Published Jul 07, 2009While most bands struggle to keep up with technology, classic rock band Cheap Trick are living up to the "classic" part of their genre description. How classic? Try releasing their new album, The Latest, on 8-track cassette.
Yep, the Illinois rockers have scoured the earth and found a small record manufacturing plant in Dallas, TX, that still produces those bulky cartridges, which are usually only stored in Grandpa Dan's smelly crawl space.
And despite being able to buy an 8-track version of Cheap Trick's most famous album, Live at Budokan, for 25 cents down at the local Salvation Army, this new 8-track release is going to run you $30, plus shipping, to order online. Ouch! Guess that's the price you have to pay for small-run editions of vastly outdated technology.
Luckily, there are still digital, CD and vinyl versions of the album, and really, the band must have some method to their madness. According to the group's manager, the 8-track version is a "nice conversation piece" for classic rock radio station managers. In other words, it's a PR stunt.
"The 8-track is something that'll sit on their desk for a while, attract some attention," the manager told the Globe and Mail.

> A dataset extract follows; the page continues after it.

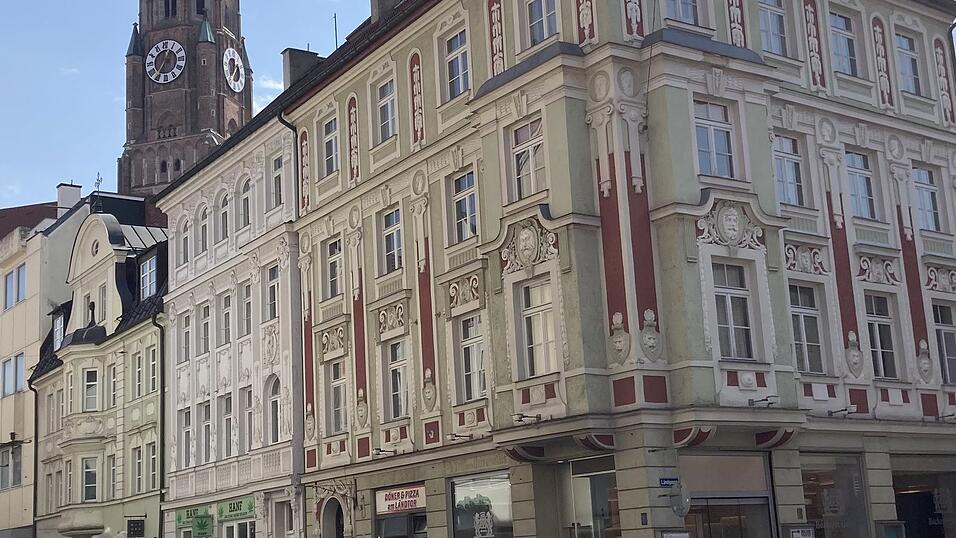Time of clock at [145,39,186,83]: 12:36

Expect sales of Cheap Trick's format anomaly to be somewhere in the double digits. And, maybe, somewhere in Vancouver, Nardwuar the Human Serviette is smiling and nodding his approval. But, then again, it seems like even our toque-wearing king of Canadian kitsch has stopped making 8-tracks for his band, the Evaporators. Sorry, Cheap Trick, maybe you're all alone on this one.